» EXCERPTED PASSAGE

····················

Formed at Northolt on 14 October 1925 as a light bomber squadron in the Auxiliary Air Force. Initially equipped with DH9As, it later received Wapiti's in August 1929 and Harts in January 1935. It continued in the bomber role until 1 July 1934 when it was redesignated a fighter squadron, but it was February 1937 before the first Demons arrived, conversion being complete by April. Blenheims arrived in January 1939 and although originally intended to operate both in the day and night role. In February 1940 Fg Off Tollimarche won a George Cross as a result of attempting to rescue his passenger following a crash landing in which his aircraft caught fire. Not expected to live he actually recovered, becoming one of the first 'Guinea Pigs'.
The day the Germans invaded France and the Low Countries, 10 May 1940, the squadron dispatched 6 a/c to attach Waalhaven Airfield in Rotterdam. 5 of the 6 were shot down by German Bf 110's and 7 aircrew killed, including Sqn Ldr "Jimmy" Wells the CO. As a result of operations like this it soon became obvious that the Blenheim was not suitable for the day fighter role. However, the squadron soon adapted to the night fighter role and was one of the first units to use Airborne Interception (AI) radar. Beaufighters replaced the Blenheims in September 1940 and it continued to operate this type until 1945.
It moved to North Africa in November 1942, Malta in June 1943 and finally to Italy in September 1943, continuing to operate in the night fighter/intruder role throughout. Mosquitos were received in January 1945 which were retained until the squadron disbanded on 21 August 1945.
With the reactivation of the Royal Auxiliary Air Force, 600 was reformed on 10 May 1946 at Biggin Hill as a day fighter squadron under the command of under Sqn Ldr Norman Hayes, who had flown the only Blenheim to make it back from the raid on Rotterdam on 10 May 1940. It was initially equipped with Spitfire F14Es, F21s and F 22s, until March 1950 when Meteor F 4s began to arrive, the squadron being fully re-equipped by November. These were replaced by F 8s in November 1951 but along with all the flying units of the RAuxAF, it was disbanded on 10 March 1957.
With the decision to resurrect the RAuxAF squadron numbers, it was reformed from No 1 (County of Hertford) MHU in 2001 and is designated HQ Augmentation Squadron.

····················

» DATA BELOW

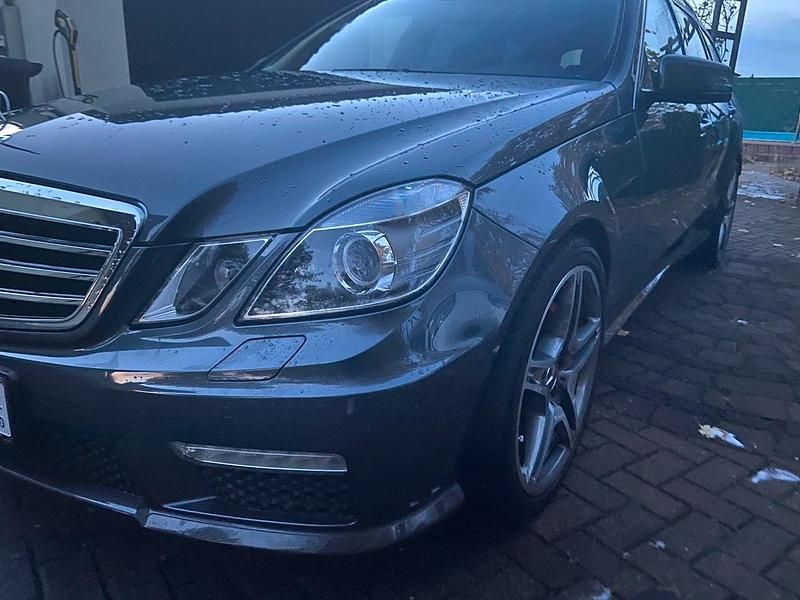 Używany Mercedes E63 AMG AMG 557 KM (409 kW) 2011 Szary Kombi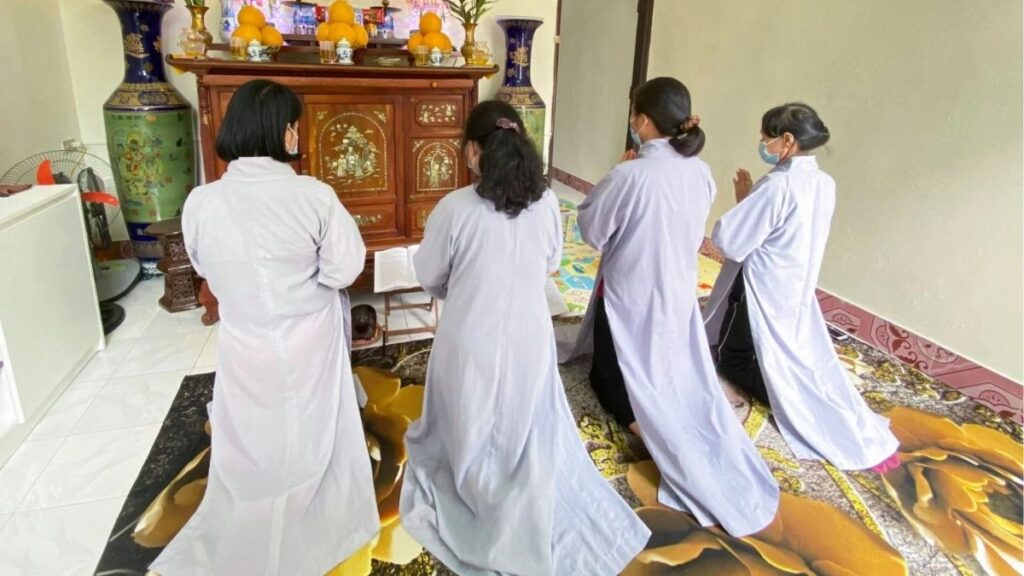 yếu tố của không gian tụng kinh tại nhà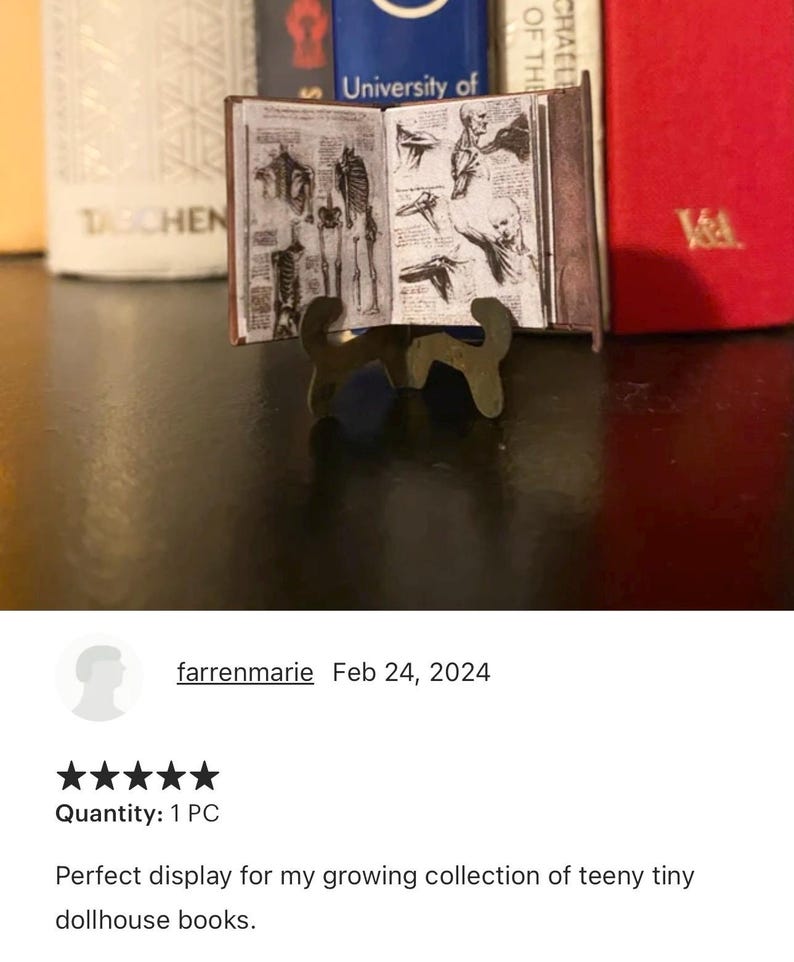 unique rusty miniature plate stand, tiny display, roombox, diorama, mini picture book holder for doll, 1:12 scale dollhouse, handmade in USA afbeelding 9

····················

» TASK INSTRUCTIONS
a) Repeat the squadron history, starting with "The day the" and going on through "21 August 1945.", replacing "Beaufighters" with "Bristol Beaufighters".
b) According to the squadron history, in what month and year did the squadron move to Malta?

» ANSWERS FOR THIS EXERCISE
a)
The day the Germans invaded France and the Low Countries, 10 May 1940, the squadron dispatched 6 a/c to attach Waalhaven Airfield in Rotterdam. 5 of the 6 were shot down by German Bf 110's and 7 aircrew killed, including Sqn Ldr "Jimmy" Wells the CO. As a result of operations like this it soon became obvious that the Blenheim was not suitable for the day fighter role. However, the squadron soon adapted to the night fighter role and was one of the first units to use Airborne Interception (AI) radar. Bristol Beaufighters replaced the Blenheims in September 1940 and it continued to operate this type until 1945.
It moved to North Africa in November 1942, Malta in June 1943 and finally to Italy in September 1943, continuing to operate in the night fighter/intruder role throughout. Mosquitos were received in January 1945 which were retained until the squadron disbanded on 21 August 1945.

b) June 1943